Data provided
───
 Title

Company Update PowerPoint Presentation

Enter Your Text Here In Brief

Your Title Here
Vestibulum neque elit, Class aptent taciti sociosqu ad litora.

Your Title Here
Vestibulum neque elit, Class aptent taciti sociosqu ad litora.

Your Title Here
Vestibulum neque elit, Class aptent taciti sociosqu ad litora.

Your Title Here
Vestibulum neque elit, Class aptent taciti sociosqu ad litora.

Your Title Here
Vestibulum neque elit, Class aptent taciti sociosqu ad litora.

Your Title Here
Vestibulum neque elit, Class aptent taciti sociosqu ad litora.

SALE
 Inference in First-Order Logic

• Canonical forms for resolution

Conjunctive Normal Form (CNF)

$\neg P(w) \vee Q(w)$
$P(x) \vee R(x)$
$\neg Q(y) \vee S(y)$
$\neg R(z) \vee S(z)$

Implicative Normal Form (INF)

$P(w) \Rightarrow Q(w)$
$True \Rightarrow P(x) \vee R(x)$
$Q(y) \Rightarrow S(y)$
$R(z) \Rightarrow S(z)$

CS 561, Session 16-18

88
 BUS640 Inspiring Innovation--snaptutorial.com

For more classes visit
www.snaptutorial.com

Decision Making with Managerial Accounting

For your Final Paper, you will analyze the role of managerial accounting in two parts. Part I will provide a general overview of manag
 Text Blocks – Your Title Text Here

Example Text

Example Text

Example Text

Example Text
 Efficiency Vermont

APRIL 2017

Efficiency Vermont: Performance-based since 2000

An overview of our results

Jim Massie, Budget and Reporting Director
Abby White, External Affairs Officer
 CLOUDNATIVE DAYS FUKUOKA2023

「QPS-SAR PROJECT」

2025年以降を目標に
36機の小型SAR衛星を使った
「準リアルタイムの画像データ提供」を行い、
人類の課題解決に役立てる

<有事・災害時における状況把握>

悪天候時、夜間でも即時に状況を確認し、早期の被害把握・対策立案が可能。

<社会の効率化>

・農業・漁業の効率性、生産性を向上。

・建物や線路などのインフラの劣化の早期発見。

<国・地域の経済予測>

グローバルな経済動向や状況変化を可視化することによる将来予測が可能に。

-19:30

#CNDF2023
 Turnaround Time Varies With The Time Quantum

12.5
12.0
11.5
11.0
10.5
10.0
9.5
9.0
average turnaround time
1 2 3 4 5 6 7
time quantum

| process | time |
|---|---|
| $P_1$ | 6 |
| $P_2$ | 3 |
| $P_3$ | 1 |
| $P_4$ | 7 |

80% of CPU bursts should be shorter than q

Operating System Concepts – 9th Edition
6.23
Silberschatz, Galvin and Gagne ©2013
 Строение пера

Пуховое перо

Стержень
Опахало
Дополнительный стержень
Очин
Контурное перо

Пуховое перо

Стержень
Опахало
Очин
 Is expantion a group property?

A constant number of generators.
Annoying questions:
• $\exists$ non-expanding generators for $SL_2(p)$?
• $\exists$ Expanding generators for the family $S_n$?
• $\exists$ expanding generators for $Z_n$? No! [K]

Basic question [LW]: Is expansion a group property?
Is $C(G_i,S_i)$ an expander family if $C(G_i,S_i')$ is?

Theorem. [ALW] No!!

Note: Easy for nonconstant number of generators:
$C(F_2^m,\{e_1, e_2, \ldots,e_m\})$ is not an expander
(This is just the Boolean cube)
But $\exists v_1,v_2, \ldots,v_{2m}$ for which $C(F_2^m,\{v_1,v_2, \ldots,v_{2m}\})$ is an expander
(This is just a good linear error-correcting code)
───
Assignment
Retype the records above without changing a single word.

Task solution
 Title

Company Update PowerPoint Presentation

Enter Your Text Here In Brief

Your Title Here
Vestibulum neque elit, Class aptent taciti sociosqu ad litora.

Your Title Here
Vestibulum neque elit, Class aptent taciti sociosqu ad litora.

Your Title Here
Vestibulum neque elit, Class aptent taciti sociosqu ad litora.

Your Title Here
Vestibulum neque elit, Class aptent taciti sociosqu ad litora.

Your Title Here
Vestibulum neque elit, Class aptent taciti sociosqu ad litora.

Your Title Here
Vestibulum neque elit, Class aptent taciti sociosqu ad litora.

SALE
 Inference in First-Order Logic

• Canonical forms for resolution

Conjunctive Normal Form (CNF)

$\neg P(w) \vee Q(w)$
$P(x) \vee R(x)$
$\neg Q(y) \vee S(y)$
$\neg R(z) \vee S(z)$

Implicative Normal Form (INF)

$P(w) \Rightarrow Q(w)$
$True \Rightarrow P(x) \vee R(x)$
$Q(y) \Rightarrow S(y)$
$R(z) \Rightarrow S(z)$

CS 561, Session 16-18

88
 BUS640 Inspiring Innovation--snaptutorial.com

For more classes visit
www.snaptutorial.com

Decision Making with Managerial Accounting

For your Final Paper, you will analyze the role of managerial accounting in two parts. Part I will provide a general overview of manag
 Text Blocks – Your Title Text Here

Example Text

Example Text

Example Text

Example Text
 Efficiency Vermont

APRIL 2017

Efficiency Vermont: Performance-based since 2000

An overview of our results

Jim Massie, Budget and Reporting Director
Abby White, External Affairs Officer
 CLOUDNATIVE DAYS FUKUOKA2023

「QPS-SAR PROJECT」

2025年以降を目標に
36機の小型SAR衛星を使った
「準リアルタイムの画像データ提供」を行い、
人類の課題解決に役立てる

<有事・災害時における状況把握>

悪天候時、夜間でも即時に状況を確認し、早期の被害把握・対策立案が可能。

<社会の効率化>

・農業・漁業の効率性、生産性を向上。

・建物や線路などのインフラの劣化の早期発見。

<国・地域の経済予測>

グローバルな経済動向や状況変化を可視化することによる将来予測が可能に。

-19:30

#CNDF2023
 Turnaround Time Varies With The Time Quantum

12.5
12.0
11.5
11.0
10.5
10.0
9.5
9.0
average turnaround time
1 2 3 4 5 6 7
time quantum

| process | time |
|---|---|
| $P_1$ | 6 |
| $P_2$ | 3 |
| $P_3$ | 1 |
| $P_4$ | 7 |

80% of CPU bursts should be shorter than q

Operating System Concepts – 9th Edition
6.23
Silberschatz, Galvin and Gagne ©2013
 Строение пера

Пуховое перо

Стержень
Опахало
Дополнительный стержень
Очин
Контурное перо

Пуховое перо

Стержень
Опахало
Очин
 Is expantion a group property?

A constant number of generators.
Annoying questions:
• $\exists$ non-expanding generators for $SL_2(p)$?
• $\exists$ Expanding generators for the family $S_n$?
• $\exists$ expanding generators for $Z_n$? No! [K]

Basic question [LW]: Is expansion a group property?
Is $C(G_i,S_i)$ an expander family if $C(G_i,S_i')$ is?

Theorem. [ALW] No!!

Note: Easy for nonconstant number of generators:
$C(F_2^m,\{e_1, e_2, \ldots,e_m\})$ is not an expander
(This is just the Boolean cube)
But $\exists v_1,v_2, \ldots,v_{2m}$ for which $C(F_2^m,\{v_1,v_2, \ldots,v_{2m}\})$ is an expander
(This is just a good linear error-correcting code)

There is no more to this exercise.